* [ОПИСАНИЕ ЗАДАНИЯ]:
Ответьте по тексту для чтения на три вопроса, каждый ответ с новой строки под тем же номером:
1. Чем завершился концерт у военных?
2. С кем Николай Робертович спал «валетом»?
3. Кто взял к себе Мишу Вольпина?

* [ТЕКСТ ДЛЯ ЧТЕНИЯ]:

+ + + +

Когда обо всем было доложено Ивану Михайловичу, он срывающимся голосом вдруг закричал: «И чтобы готовили концерт, все, что только есть лучшего!»

Как золотой тот старик добился спасения наших друзей, Иван Михайлович не стал нам рассказывать, а концерт у военных с приглашением хозяев города действительно был большим и торжественным и завершился банкетом.

Эрдмана и Вольпина распределили так: Николай Робертович спал «валетом» с Ливановым, а кормился у нас — все-таки нас было четверо…

Мишу Вольпина взял к себе наш главный художник Владимир Владимирович Дмитриев, он жил с семьей отдельно.

Таким образом, какое-то полулегальное положение наших друзей определилось, а больная нога Николая Робертовича три раза в день во время «кормежки» лежала на моей табуретке…

Наступил канун Нового, 42-го года… Мы с Лизочкой Раевской решили «торжественно» встречать его.

+ + + +

* [СТРОКИ ДАННЫХ]:
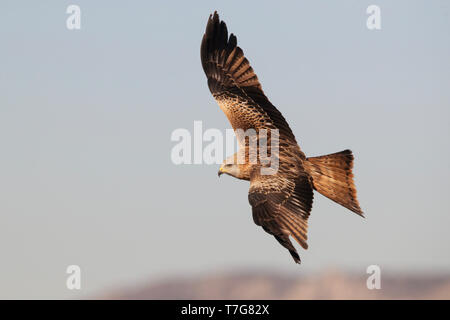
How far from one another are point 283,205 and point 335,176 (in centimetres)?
149

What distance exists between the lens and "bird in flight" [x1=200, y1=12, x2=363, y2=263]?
983 centimetres

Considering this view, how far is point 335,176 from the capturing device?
11094mm

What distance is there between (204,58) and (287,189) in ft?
11.8

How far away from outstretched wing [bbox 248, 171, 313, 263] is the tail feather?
36cm

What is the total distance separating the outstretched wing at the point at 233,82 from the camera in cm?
1174

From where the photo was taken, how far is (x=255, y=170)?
10.9 meters

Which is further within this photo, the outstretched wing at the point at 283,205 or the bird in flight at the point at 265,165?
the bird in flight at the point at 265,165

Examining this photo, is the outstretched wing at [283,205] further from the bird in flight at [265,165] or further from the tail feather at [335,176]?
the tail feather at [335,176]

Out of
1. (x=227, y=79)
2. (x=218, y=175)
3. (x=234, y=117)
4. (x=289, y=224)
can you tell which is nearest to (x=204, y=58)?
(x=227, y=79)

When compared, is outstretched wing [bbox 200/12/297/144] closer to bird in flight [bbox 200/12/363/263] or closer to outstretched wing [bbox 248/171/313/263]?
bird in flight [bbox 200/12/363/263]

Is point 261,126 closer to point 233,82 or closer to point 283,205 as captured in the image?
point 233,82

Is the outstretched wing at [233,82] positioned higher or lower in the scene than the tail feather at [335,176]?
higher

+ + + +

* [ОТВЕТ НА ЗАДАНИЕ]:
1. Концерт завершился банкетом.
2. Николай Робертович спал «валетом» с Ливановым.
3. Мишу Вольпина взял к себе главный художник Владимир Владимирович Дмитриев.